I walked around town today in a fog of my own creation, hearing only the low wrong note that had sounded in me during a conversation I'd just had, hearing it over and over and over, parsing every word of that quiet missing of beats that's happening where harmony should be. I realize now that I carried on this way for a good hour, maybe more--all the time it took me to make my way through back lanes to the big and shiny new John Lewis, all the time it took me to find their gloves and pick a pair to replace the ones I absently left in the cab home from the train station Friday night, all the time I fingered the purple silk dress from the Hobbs window, there for sale on the department store floor, all the time I chose a pillow and pillow cover for my reading chair.
It quieted a little by the time I reached the music store, picked out a book of scales and a book of manuscript paper, made my way out into the darkening side road, tried to figure out from the falling light just what time it was.

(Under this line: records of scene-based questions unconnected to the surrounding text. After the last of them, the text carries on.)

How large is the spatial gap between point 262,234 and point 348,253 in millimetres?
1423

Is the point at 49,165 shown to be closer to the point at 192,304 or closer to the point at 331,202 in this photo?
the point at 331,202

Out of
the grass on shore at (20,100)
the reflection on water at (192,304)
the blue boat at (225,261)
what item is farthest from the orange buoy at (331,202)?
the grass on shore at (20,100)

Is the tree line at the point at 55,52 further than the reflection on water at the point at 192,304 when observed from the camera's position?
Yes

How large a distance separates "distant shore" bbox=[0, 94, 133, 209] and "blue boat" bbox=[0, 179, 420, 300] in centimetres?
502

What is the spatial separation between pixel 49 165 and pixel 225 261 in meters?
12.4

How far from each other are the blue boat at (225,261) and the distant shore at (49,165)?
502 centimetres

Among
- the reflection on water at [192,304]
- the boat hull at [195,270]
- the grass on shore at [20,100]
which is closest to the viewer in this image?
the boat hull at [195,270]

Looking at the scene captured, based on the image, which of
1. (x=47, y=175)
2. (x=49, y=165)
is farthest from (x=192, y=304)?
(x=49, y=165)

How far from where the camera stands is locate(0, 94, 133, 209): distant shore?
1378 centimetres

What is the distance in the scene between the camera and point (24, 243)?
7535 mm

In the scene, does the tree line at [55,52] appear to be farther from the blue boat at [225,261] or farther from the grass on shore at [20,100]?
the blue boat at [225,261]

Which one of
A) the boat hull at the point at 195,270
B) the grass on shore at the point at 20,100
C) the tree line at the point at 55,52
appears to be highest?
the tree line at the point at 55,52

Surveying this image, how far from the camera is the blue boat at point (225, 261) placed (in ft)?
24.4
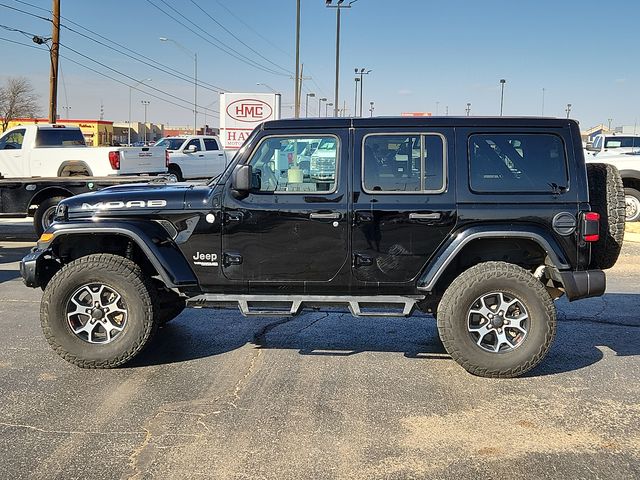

But it didn't stop altogether until I heard the man on Clare Bridge, the ripple of bass notes running up from his silhouette. It was dark enough by then--though it was only, I could see by the Clare clock, 4:40--that at first all I knew was sourceless sound. I had heard the notes while I was still in the college's court; I slowed down as I emerged between the court and the bridge, pausing in hopes that they'd sound again. And they did, and I followed them and found him. From where I was, he was ageless, maybe an undergraduate, maybe not, and rather than walk further and risk his stopping, I stayed in shadow where I was, took pictures of the tree, another tree I've come to love, pretended to be looking out toward the river
when actually I was rapt and reaching for a wordless note to leave with him, one I didn't find, didn't need because someone he knew walked up, stopped his evening song by greeting him, brought him back to the speech of familiars. And so it was that as I passed I didn't even smile.
Today was like that. When I finally had the chance to practice my own music, it was all I could do to quiet my head enough to be with what I was playing. There's so much I continue not to understand, so much that seems likely to remain utterly beyond comprehensibility, that sometimes I can't stand it.